» **AIM OF THE TASK**
Reproduce the data from its first line through the line containing "5. point 144,427", substituting "farthest" for "furthest" and leaving everything else unchanged.
◆ ◆ ◆ ◆ ◆ ◆ ◆
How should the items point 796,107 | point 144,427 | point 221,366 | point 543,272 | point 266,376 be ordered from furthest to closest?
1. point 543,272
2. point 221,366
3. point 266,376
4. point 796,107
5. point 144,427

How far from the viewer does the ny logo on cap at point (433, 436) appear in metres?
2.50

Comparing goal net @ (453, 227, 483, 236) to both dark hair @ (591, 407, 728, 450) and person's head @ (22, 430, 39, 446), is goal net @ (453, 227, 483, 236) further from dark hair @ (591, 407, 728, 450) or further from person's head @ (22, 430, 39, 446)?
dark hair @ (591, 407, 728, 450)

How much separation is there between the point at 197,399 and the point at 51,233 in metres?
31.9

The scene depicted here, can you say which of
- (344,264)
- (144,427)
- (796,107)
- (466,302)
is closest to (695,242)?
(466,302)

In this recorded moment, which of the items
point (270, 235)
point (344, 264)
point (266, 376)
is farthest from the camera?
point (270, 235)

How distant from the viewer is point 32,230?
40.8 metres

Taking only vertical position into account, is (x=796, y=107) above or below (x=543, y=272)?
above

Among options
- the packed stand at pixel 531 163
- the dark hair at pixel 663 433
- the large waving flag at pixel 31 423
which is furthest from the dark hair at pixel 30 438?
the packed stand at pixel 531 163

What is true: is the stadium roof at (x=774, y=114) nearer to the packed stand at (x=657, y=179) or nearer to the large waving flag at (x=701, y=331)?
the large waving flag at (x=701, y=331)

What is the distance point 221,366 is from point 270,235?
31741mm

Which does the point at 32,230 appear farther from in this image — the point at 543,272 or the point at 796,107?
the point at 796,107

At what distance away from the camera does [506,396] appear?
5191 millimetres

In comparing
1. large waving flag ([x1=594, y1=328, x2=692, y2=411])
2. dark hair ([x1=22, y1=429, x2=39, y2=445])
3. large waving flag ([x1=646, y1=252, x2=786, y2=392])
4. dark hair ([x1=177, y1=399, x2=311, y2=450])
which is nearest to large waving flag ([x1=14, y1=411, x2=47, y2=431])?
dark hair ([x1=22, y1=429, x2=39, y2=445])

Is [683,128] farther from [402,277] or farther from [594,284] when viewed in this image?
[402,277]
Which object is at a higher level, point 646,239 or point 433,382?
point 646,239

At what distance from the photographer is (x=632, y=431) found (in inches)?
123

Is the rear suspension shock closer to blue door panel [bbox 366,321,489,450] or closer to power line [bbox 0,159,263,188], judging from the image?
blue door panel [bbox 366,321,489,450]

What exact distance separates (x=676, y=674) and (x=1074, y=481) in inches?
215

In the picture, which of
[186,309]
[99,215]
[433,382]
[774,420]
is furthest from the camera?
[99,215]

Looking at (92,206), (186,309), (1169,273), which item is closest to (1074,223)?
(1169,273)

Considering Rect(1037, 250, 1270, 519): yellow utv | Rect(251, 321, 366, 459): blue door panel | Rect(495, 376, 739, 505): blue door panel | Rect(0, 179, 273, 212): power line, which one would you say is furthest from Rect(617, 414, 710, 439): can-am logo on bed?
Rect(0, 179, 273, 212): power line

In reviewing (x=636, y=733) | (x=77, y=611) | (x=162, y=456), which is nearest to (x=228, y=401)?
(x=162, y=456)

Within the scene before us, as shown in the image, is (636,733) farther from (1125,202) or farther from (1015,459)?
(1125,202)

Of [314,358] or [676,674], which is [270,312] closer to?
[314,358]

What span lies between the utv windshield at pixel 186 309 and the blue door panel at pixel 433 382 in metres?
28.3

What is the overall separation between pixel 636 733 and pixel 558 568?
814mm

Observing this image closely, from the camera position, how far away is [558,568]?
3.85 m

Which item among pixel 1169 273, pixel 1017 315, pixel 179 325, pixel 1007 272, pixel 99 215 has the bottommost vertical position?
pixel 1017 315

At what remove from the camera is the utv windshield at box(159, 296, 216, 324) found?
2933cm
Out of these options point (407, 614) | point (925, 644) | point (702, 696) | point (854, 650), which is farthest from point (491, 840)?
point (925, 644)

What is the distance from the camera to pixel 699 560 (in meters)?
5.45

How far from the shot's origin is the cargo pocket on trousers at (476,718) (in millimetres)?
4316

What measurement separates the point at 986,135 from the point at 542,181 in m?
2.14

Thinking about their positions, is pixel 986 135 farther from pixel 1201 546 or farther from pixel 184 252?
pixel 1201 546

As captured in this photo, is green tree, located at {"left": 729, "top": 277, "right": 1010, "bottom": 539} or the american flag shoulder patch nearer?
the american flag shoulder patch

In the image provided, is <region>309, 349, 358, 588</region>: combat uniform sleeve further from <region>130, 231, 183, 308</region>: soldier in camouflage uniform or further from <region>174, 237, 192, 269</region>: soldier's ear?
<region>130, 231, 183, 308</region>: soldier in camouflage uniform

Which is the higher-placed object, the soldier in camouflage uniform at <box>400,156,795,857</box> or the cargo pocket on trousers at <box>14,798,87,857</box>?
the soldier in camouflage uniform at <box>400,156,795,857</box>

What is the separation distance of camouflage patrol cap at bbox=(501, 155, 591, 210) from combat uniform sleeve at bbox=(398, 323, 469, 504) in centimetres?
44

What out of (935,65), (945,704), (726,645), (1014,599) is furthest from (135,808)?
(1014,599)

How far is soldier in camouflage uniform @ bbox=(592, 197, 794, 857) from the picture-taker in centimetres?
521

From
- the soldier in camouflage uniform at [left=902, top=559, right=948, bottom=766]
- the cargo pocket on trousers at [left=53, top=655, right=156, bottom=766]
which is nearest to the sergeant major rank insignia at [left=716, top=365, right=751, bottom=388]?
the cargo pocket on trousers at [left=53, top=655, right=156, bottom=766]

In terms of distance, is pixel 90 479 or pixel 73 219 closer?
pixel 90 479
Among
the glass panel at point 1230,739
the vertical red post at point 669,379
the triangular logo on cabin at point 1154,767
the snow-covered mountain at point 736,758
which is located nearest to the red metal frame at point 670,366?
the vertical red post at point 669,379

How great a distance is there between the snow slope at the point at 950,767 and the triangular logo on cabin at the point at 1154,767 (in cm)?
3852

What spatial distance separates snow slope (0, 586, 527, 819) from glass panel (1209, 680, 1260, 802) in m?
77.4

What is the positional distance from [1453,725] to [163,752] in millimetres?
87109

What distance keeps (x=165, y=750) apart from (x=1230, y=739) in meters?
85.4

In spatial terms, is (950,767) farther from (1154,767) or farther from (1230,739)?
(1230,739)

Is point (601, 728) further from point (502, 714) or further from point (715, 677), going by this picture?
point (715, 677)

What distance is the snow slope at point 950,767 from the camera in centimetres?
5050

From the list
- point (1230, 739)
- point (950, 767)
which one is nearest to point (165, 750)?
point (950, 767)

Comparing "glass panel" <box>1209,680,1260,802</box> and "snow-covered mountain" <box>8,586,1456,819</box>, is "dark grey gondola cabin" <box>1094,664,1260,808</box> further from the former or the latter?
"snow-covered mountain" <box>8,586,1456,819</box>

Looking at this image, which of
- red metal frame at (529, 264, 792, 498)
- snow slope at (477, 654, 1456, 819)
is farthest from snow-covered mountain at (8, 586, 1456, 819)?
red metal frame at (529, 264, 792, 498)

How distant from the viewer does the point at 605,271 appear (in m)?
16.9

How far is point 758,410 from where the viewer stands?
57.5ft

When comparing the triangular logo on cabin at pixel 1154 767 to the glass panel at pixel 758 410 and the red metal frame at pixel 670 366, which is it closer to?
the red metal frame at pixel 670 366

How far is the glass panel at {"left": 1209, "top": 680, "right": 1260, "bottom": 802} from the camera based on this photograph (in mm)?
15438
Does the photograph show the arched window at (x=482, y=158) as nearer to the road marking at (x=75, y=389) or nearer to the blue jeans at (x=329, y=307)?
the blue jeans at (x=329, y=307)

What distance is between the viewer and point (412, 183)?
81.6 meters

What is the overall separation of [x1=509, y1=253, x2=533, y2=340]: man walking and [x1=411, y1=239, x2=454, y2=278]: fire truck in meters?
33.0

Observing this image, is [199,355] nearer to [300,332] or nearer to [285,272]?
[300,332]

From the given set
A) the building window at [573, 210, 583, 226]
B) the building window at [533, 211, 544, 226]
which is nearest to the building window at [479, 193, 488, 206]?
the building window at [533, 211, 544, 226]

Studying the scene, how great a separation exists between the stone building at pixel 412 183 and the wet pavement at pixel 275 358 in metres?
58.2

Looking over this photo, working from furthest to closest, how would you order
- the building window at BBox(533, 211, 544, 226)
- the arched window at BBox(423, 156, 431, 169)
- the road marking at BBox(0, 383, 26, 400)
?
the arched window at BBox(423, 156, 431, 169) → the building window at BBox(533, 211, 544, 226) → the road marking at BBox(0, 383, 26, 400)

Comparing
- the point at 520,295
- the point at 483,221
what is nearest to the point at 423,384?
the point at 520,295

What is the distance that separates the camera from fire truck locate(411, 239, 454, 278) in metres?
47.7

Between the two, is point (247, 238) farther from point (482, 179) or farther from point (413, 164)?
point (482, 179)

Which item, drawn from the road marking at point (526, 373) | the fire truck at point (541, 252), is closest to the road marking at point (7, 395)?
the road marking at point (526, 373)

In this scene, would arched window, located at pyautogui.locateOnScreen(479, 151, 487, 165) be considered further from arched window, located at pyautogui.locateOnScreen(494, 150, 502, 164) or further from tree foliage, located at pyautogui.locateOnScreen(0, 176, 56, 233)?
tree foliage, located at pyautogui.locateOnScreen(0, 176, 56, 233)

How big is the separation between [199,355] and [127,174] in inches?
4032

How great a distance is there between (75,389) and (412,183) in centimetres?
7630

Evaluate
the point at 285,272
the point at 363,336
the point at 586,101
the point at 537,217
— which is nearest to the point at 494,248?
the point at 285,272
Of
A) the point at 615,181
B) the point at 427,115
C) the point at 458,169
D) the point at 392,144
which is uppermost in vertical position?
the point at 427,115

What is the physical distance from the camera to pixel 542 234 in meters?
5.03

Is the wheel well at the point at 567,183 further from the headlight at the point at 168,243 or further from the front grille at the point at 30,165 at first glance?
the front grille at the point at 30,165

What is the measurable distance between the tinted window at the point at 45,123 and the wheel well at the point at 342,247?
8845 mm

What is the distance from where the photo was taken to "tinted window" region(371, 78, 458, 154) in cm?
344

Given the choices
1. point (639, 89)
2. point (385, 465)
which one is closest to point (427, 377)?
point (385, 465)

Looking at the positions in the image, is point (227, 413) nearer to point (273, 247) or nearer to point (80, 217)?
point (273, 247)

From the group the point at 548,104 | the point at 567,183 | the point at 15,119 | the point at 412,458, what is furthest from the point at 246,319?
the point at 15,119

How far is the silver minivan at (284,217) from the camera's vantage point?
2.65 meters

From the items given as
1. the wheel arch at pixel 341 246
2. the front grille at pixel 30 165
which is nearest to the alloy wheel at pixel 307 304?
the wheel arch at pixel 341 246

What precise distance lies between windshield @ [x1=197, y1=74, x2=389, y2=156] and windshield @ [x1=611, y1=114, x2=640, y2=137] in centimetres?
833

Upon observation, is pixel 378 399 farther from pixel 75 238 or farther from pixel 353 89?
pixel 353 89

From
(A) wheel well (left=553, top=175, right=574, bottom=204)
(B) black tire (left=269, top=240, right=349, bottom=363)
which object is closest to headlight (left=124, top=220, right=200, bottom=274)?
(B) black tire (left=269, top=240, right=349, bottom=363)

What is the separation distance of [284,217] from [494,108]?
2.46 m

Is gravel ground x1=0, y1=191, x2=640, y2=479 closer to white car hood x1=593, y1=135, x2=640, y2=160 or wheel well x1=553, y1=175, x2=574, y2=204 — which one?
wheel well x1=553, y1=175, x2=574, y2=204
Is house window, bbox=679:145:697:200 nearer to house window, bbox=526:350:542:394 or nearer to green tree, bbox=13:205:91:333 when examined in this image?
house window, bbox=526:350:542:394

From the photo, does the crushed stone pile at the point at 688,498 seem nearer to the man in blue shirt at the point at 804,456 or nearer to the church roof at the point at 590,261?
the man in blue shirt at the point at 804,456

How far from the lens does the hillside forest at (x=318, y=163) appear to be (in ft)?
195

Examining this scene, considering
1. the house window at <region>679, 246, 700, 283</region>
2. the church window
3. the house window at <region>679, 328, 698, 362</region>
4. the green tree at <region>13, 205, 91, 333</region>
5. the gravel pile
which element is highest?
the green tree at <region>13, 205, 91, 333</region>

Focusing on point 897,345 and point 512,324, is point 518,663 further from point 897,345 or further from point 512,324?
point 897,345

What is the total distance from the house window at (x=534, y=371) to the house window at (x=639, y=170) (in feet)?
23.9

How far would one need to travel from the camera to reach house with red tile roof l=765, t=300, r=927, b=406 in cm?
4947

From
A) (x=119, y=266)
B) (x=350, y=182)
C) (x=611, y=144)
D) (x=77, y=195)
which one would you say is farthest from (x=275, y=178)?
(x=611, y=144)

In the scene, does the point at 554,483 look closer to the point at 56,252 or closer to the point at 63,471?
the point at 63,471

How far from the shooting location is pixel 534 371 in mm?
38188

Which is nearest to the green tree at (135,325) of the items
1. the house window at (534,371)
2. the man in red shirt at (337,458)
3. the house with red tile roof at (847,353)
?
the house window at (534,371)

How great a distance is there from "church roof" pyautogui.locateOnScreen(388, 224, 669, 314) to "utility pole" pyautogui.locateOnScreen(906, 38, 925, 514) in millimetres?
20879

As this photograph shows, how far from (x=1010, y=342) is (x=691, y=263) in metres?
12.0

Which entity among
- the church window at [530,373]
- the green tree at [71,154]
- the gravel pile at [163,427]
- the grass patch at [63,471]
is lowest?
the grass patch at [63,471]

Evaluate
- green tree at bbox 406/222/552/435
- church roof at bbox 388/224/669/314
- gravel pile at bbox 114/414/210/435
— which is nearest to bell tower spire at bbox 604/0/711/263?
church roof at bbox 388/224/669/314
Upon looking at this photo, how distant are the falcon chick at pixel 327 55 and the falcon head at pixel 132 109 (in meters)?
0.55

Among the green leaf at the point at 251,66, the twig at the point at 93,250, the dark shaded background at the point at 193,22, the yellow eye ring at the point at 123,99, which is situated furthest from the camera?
◆ ◆ ◆ ◆ ◆ ◆ ◆
» **EXERCISE RESULT**
How should the items point 796,107 | point 144,427 | point 221,366 | point 543,272 | point 266,376 be ordered from farthest to closest?
1. point 543,272
2. point 221,366
3. point 266,376
4. point 796,107
5. point 144,427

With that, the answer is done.